Le mariage et la morale
Fondapol | 08 décembre 2014
Bertrand Russell, Le mariage et la morale, Édition Les belles lettres, 1929, 290 pages. 14,90 euros
Par Claire Poncet
En menant dans cet ouvrage une réflexion poussée et pluridisciplinaire sur la dialectique entre mariage et morale, Bertrand Russell – philosophe anglais et lauréat du prix Nobel de littérature en 1950 – dresse un portrait acide mais juste de la morale sexuelle de façon plus large. A l’aune de cette problématique surgit le rôle de la religion et de la socialisation primaire dans le rapport de chacun à la sexualité. Mélange d’analyse lucide et documentée sur l’évolution des regards moralistes sur le sexe, et de propositions concrètes, c’est ici une véritable réhabilitation de l’instinct sexuel qui est entreprise.
La morale sexuelle : éminemment culturelle
Le premier élément rappelé par l’auteur est le suivant: l’éthique sexuelle n’est ni intemporelle, ni universelle, mais découle de facteurs principalement culturels. L’hypothèse de départ est que la morale sexuelle doit viser à accroître le bonheur général, ou en tout cas ne pas le compromettre. Alors, l’évolution de la médecine par exemple, et a fortiori des méthodes de contraceptions ou encore d’hygiène et de prévention des maladies sexuellement transmissibles, entraîne dans son sillage un renouvellement de l’éthique sexuelle. Une sexualité laissant plus de place à l’assouvissement des instincts et la recherche du plaisir est par conséquent plus concevable dans une société médicalement avancée que dans les sociétés agricoles primitives, sous peine d’y voir alors les populations décimées par les épidémies.
Le concept mouvant de paternité & son rôle dans la l’éthique sexuelle contemporaine
Par le biais d’une approche comparatiste, et en invoquant l’étude des îles Trobriand par Malinowski, l’auteur montre que le concept de paternité n’existe pas en soi. En effet, ces indigènes méconnaissent le lien du sang unissant le père et l’enfant. Dès lors, le père voit en son fils ou sa fille l’enfant de la femme qu’il aime, et de là seulement surgit l’affection et la volonté de protection.

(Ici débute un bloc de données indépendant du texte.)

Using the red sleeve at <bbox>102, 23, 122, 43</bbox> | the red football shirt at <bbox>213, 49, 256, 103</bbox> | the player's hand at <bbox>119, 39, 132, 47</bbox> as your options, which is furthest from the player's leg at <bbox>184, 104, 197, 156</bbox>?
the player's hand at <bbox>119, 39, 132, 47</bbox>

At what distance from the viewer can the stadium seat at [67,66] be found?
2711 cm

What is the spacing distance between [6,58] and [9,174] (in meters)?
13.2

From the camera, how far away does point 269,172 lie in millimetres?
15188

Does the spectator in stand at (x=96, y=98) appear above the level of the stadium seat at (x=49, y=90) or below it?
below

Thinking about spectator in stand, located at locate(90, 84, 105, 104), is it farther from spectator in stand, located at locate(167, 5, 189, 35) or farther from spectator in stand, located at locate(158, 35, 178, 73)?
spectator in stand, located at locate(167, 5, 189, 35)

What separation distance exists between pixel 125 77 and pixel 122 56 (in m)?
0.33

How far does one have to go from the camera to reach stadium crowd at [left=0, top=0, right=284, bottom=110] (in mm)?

La conception actuelle de la paternité résulte donc de la découverte de la filiation, et a donné naissance aux sociétés dites patriarcales. Bertrand Russell nous dit « son sentiment – celui du père – pour l’enfant s’est fortifié par deux mobiles puissants : l’amour de l’autorité et le désir de résister à la mort ». Cette transition du stade matrilinéaire aux sociétés patriarcales emporte dans son sillage un nombre conséquent de mutations. Il convenait alors pour l’homme de s’assurer en effet que les enfants de sa femme soient, au demeurant, également les siens. Cela a donné naissance à un rapport de force homme – femme comme seul moyen de s’assurer de la vertu de la femme et de sa fidélité. Outre l’impossibilité de toute complicité entre les deux sexes, il convenait d’exclure les femmes du monde des affaires et du pouvoir, afin que celles-ci demeurent inoffensives. L’amour et la bienveillance entre les sexes, ainsi que l’émancipation féminine, furent sacrifiés sur l’autel de l’assurance de la légitimité des enfants.

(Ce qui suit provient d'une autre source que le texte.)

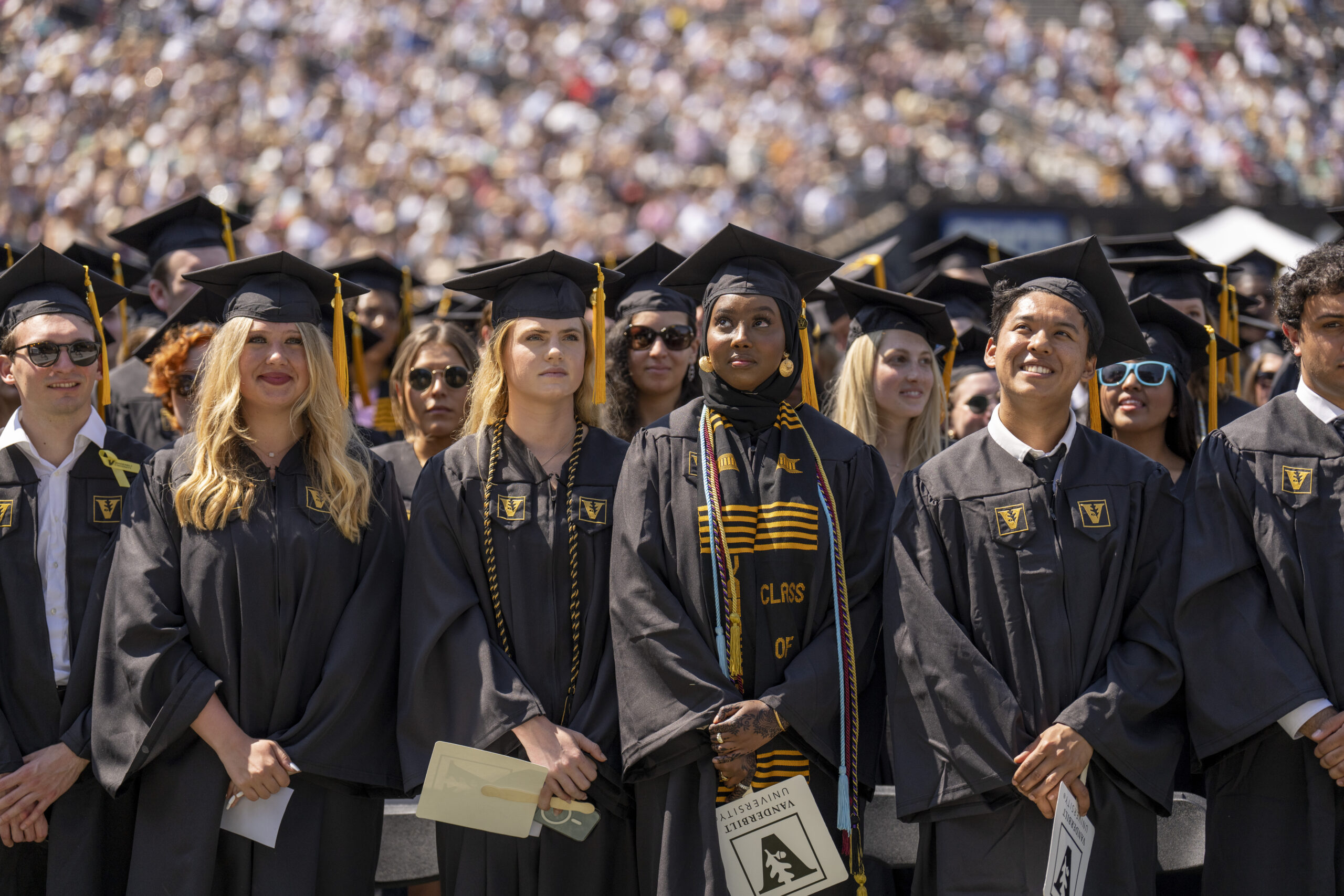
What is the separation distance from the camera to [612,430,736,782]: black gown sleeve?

Le poids de la religion : ascétisme et péché
Cet ouvrage aurait été bien lacunaire s’il ne s’était pas longuement penché sur le rôle joué par la religion dans les rapports contemporains des individus à la morale sexuelle. Une hypothèse étonnante, et même inédite pour le rédacteur de ce compte-rendu, est mise en lumière: la religion est pensée, et ses préceptes sont énoncés, par des hommes âgés. Or l’homme vieux a pour préoccupation de maintenir sa femme fidèle et qu’elle ne soit pas attirée et tentée par l’adultère avec d’autres hommes, plus jeunes. De là viendrait l’apologie de l’ascétisme et la condamnation des « pêchés de la chair ». On voit que la découverte de la filiation, cumulée au poids de la religion, ont concouru à la mise en concurrence de la morale et des instincts sexuels.
Si quelques thèmes de l’ouvrage ont été précédemment relevés, celui-ci en revêt de nombreux autres qui rendent sa lecture profondément enrichissante. On peut citer le chapitre 7 « Le tabou de la connaissance sexuelle » qui porte un regard acide sur la manière dont les parents éduquent leurs enfants sur les questions intimes, le chapitre 10 « La prostitution » ou encore le chapitre 17 « l’Eugénisme », mordant.